Young (left, on the cover of SI, winning this year's Rose Bowl) throws the ball kind of side-armed. That's very weird for a pro QB. Yet he throws with seeming accuracy and speed. His superb athleticism makes him look tremendous in everything he does. He's so fast and strong, that even when he seems to be in trouble, he always finds a spectacular way out of it, using either his arm or legs. Once he's loose on the run, he's hell on wheels, and he's hard to bring down.
The great experiment, however, entails reigning in the daredevil and making of him a consistent, scheme-focused NFL QB who will know how and when to turn on his magic powers as a runner without handicapping the overall offensive plan. This is something that current Titans incumbent QB Steve McNair did extremely well, lest we forget that he took the team to Super Bowl XXXIV and was the co-MVP of the league (with Peyton Manning) in 2003.
Fisher, echoing Reese, speaks of Young almost as a racehorse, talking about "bringing him along slowly." At the same time, he gushed about the new kinds of offensive plays that can go into the playbook. Chow spoke not of toying with the eccentric Young mechanics, but instead of preparing him to execute a game plan and to deal with the other mental demands of his position. He's clearly a beautiful horse, Vince Young, but can he round into form?
Under the circumstances, coming off two lousy seasons, it seems hard to believe the Titans will slog through another mediocre year while Superman sits on the bench holding a clipboard. For box office reasons alone, it would be tempting to feed him to the fire. Even improvising, and being chased all over the field by, say, the Jacksonville Jaguars' swarming defense, he might win 5 games, which would be an improvement over last year's 4-12 mark.
The idea of bringing Young along slowly makes perfect sense—in a perfect world. But McNair is older, on the downside, and has contract problems. His backup, Billy Volek, looked subpar in 2005, after an excellent 2004 when he got a lot of playing time due to McNair's ongoing injury woes. Next in line is Matt Mauck. Hmmmm...

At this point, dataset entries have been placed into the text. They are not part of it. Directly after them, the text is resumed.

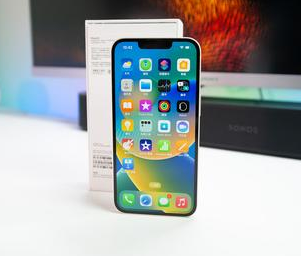 喜德苹果维修点分享iPhone 14 Plus黑屏小众诱因汇总 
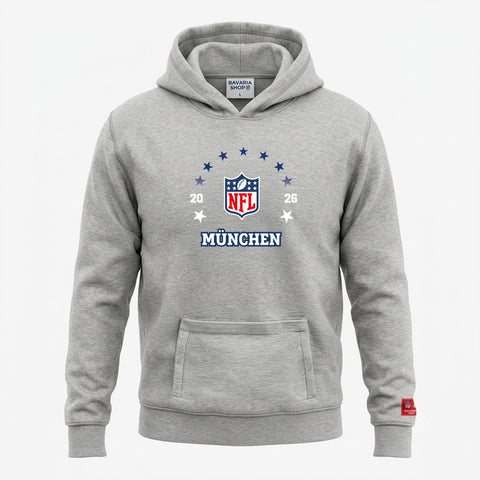 Pumuckl x NFL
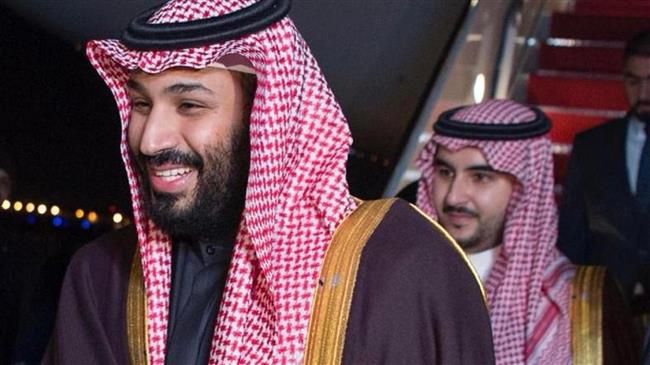 Saudi mulling bin Salman replacement: Report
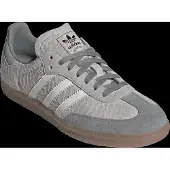 Adidas Originals Samba Og - Grey - 39 1/3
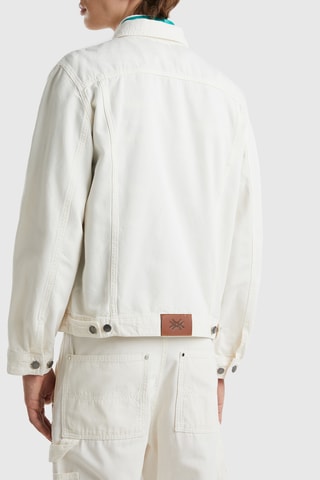 Veste - Blanc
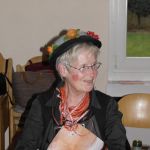 Altweiber 2014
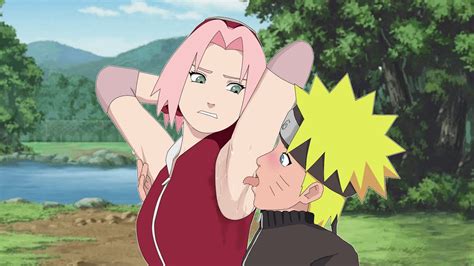 Sakura Haruno Armpit Licking Compilation 2 Naruto Youtube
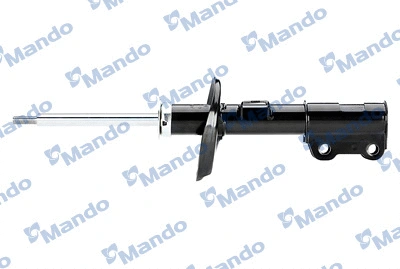 A57100 MANDO Амортизатор (фото 1)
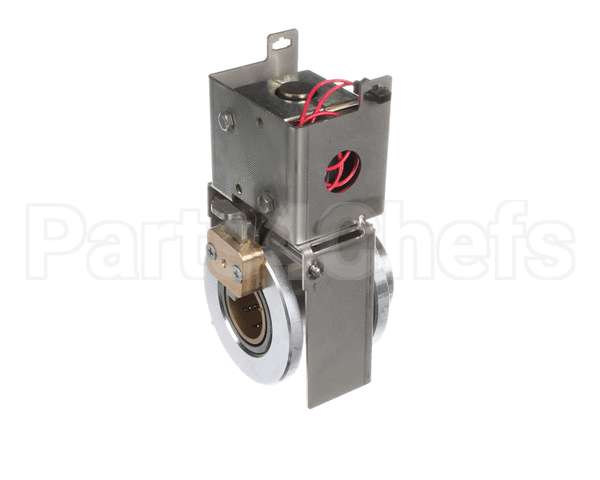 0CA942 Electrolux Professional Flex System Hspe; Assembly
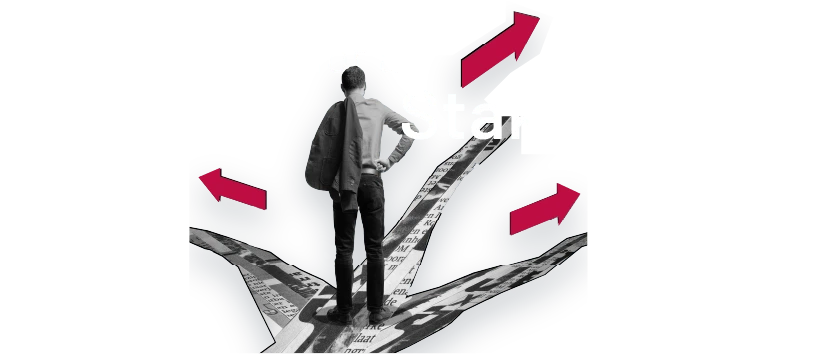 Roadmap for stakeholder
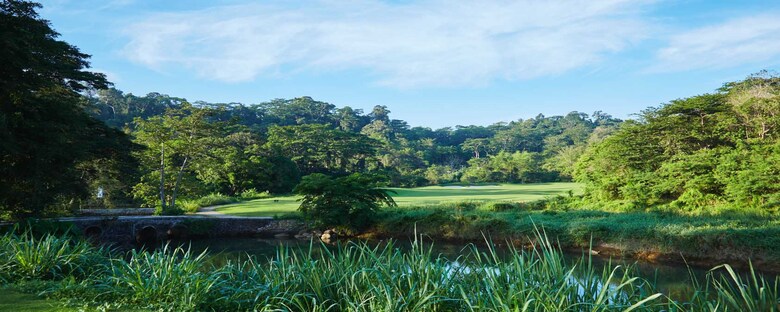 Subic International Golf Club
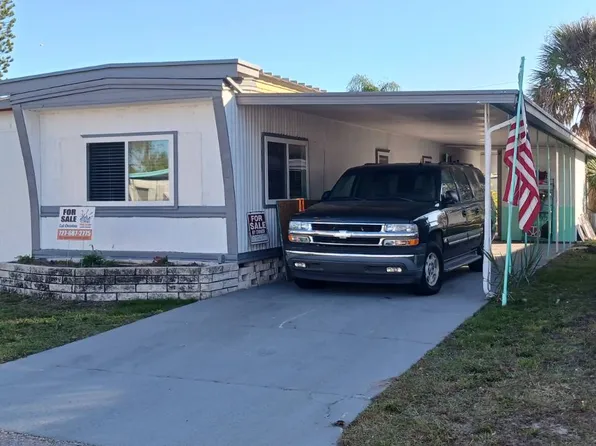 12840 Seminole Blvd Lot 30, Largo, FL 33778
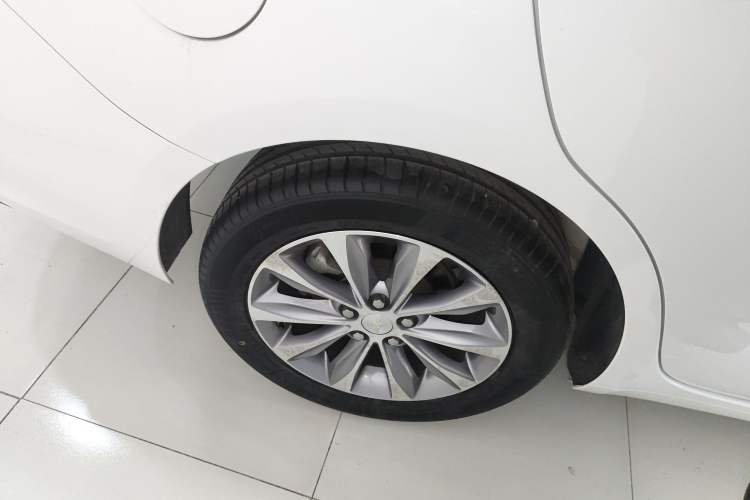 Used Chevrolet Monza 2020 320 Automatic Enjoyment Edition
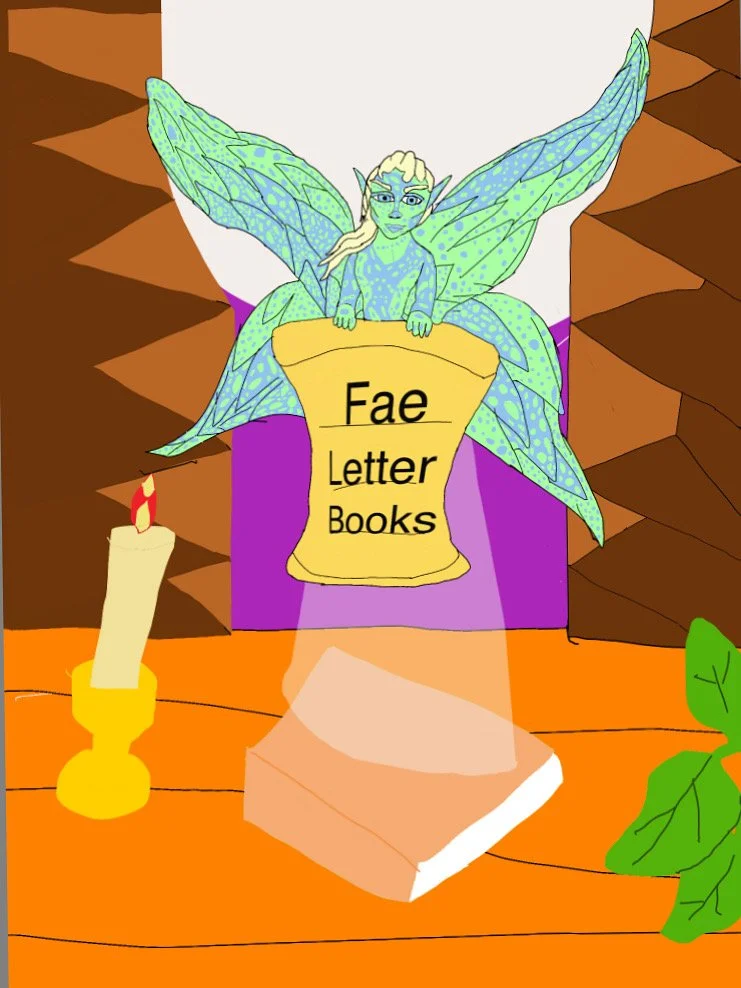 Fae Letter Books Poster.JPG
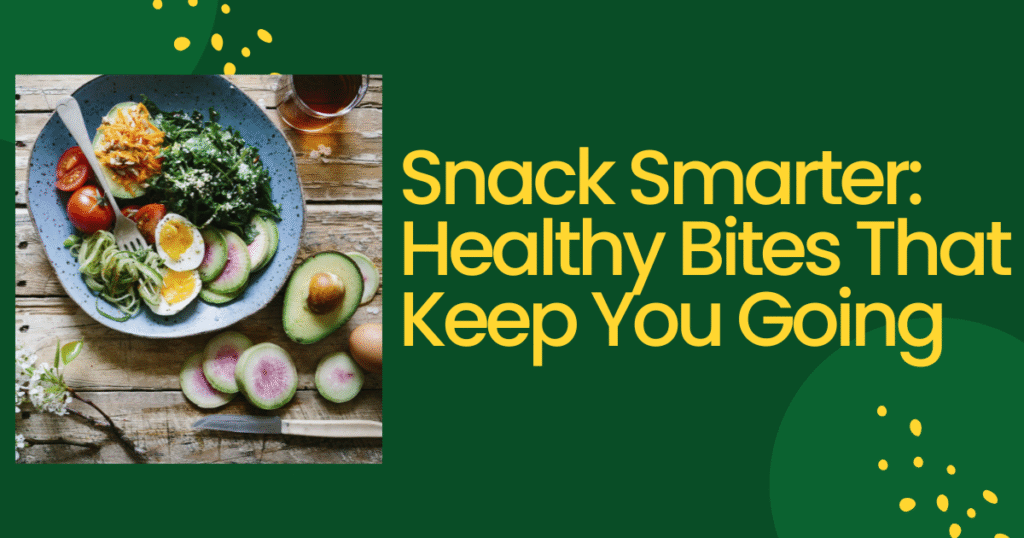 General Nutrition & Healthy Eating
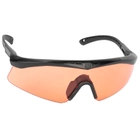 Комплект балістичних окулярів Revision Sawfly Deluxe із червоною лінзою L 2000000140988 - зображення 4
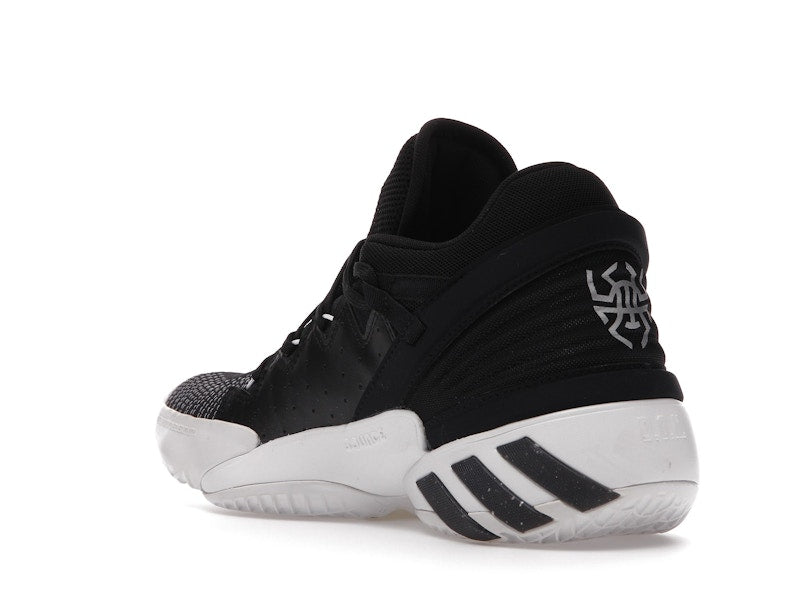 adidas D.O.N. Issue #2 Core Black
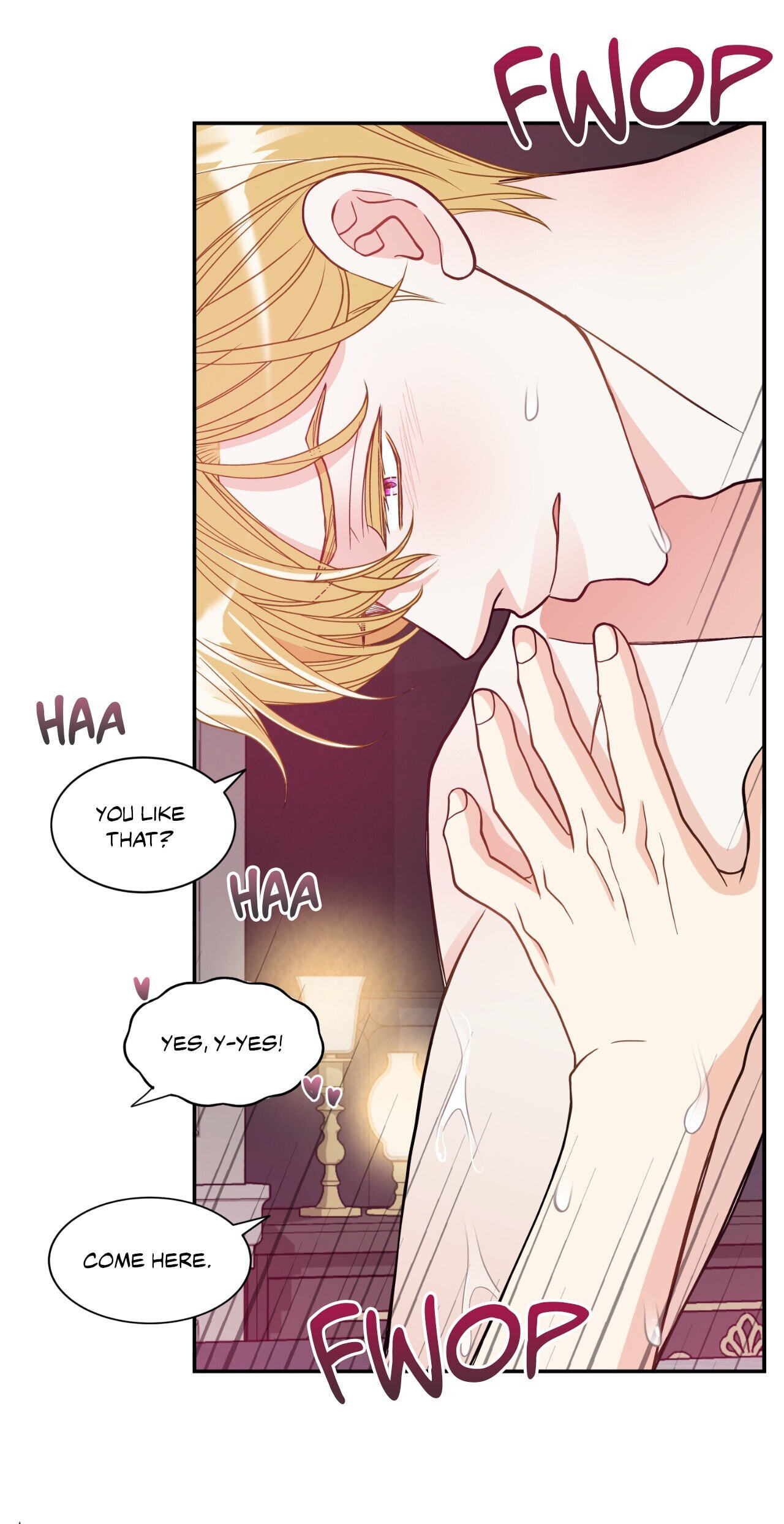 Read Gold Gray chapter 111.9 image 62 on Lezhin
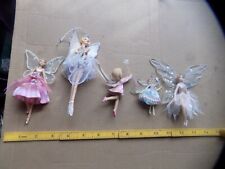 Vintage resin fairies for sale  PORTLAND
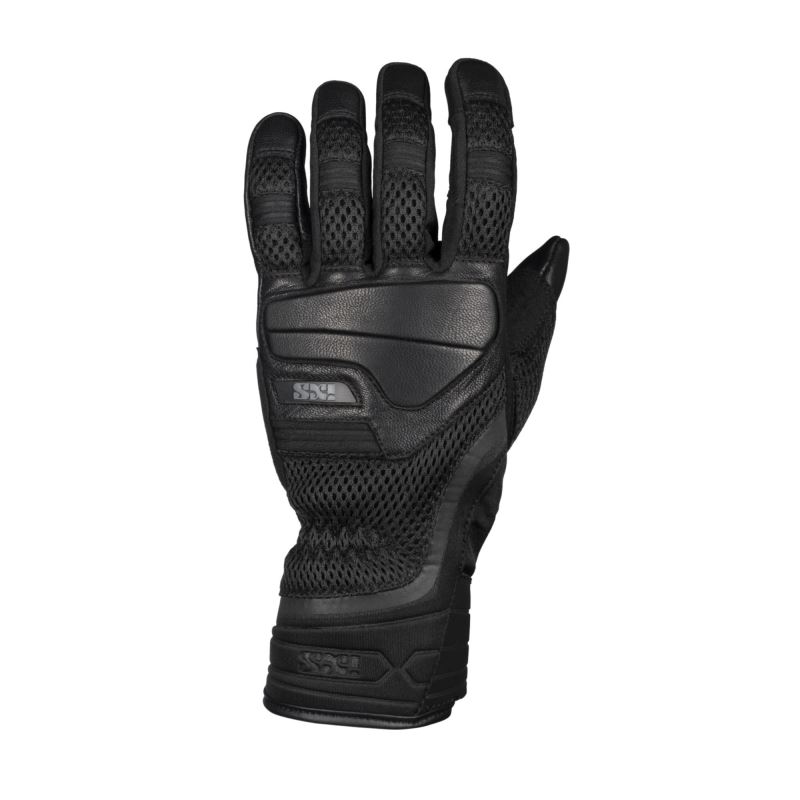 Cestovní rukavice iXS CARTAGO 2.0 Black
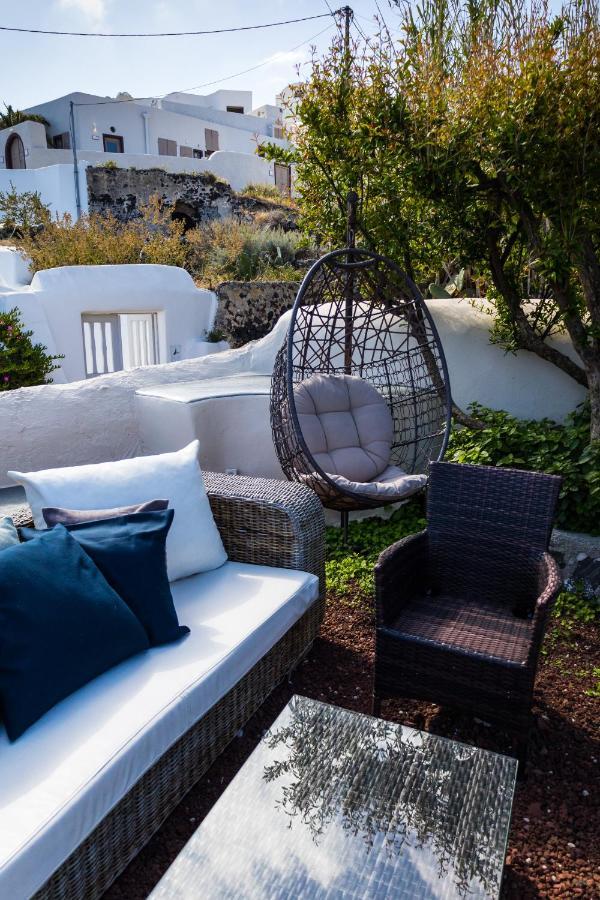 Guest house Elysian Elia Heritage Oia (Santorini)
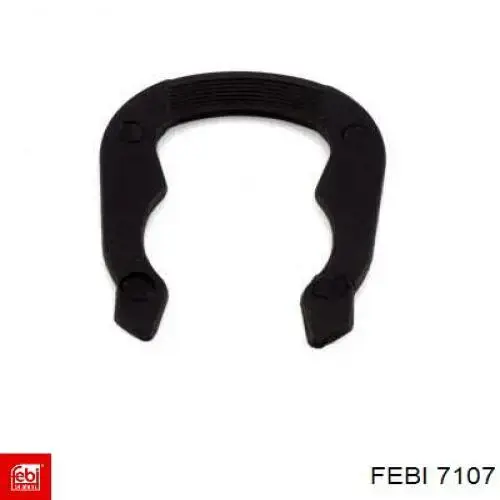 Фланец карбюратора Febi 7107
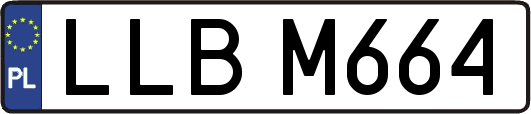 LLBM664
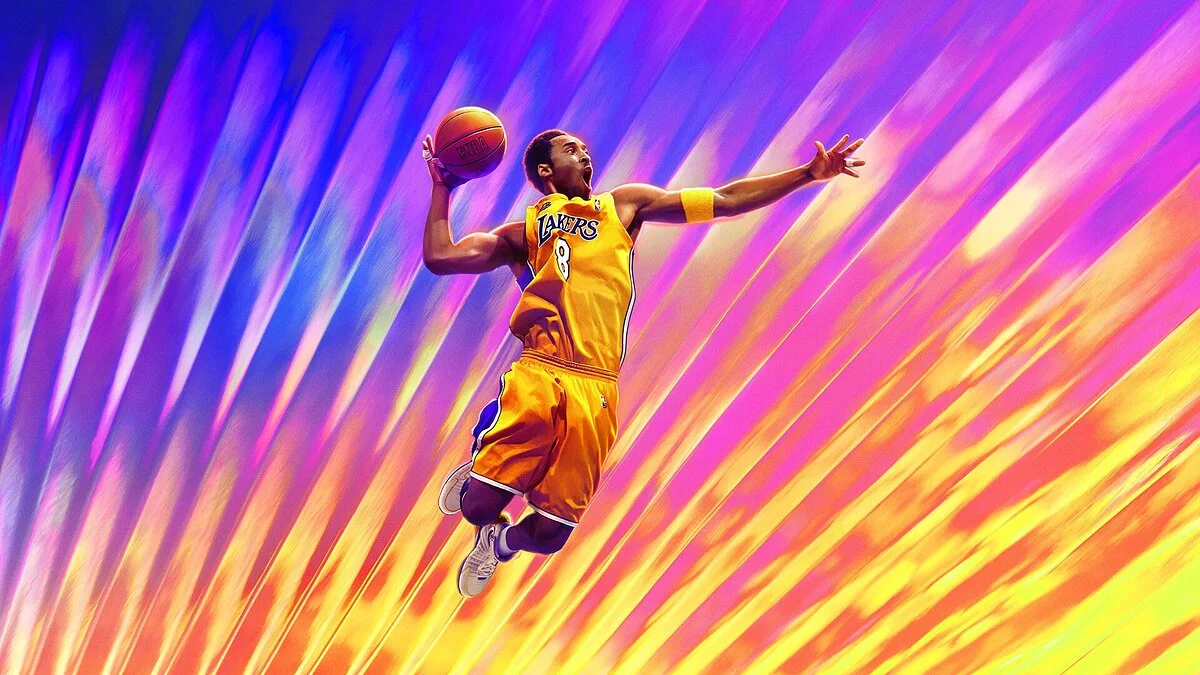 Скриншот из игры NBA 2K24 - 6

In drafting Young, the Titans made a ballsy and risky, risky move. They opted to focus on the guy's upside all the way, and are gambling that he can learn to do this right—to grasp in time what Matt Leinart already has a handle on.
I semi-hollered out to no one in particular, "Get ready for a lot of exciting losses..."
A few of the regulars semi-nodded. There was no clear-cut jubilation at Sam's, that's for sure.
On the other hand, the franchise is down, and Young represents more than assured mechanical efficiency. He represents innovative, dynamic play, and the hope for a turnaround in fortunes that puts the team in the spotlight. The execs went with the beautiful stud, who, if he's got the gumption and the instincts to move to this next level, could re-write the definition of a pro NFL quarterback.
But does he? Can he? Will he?
It says here we'll find out sooner than later.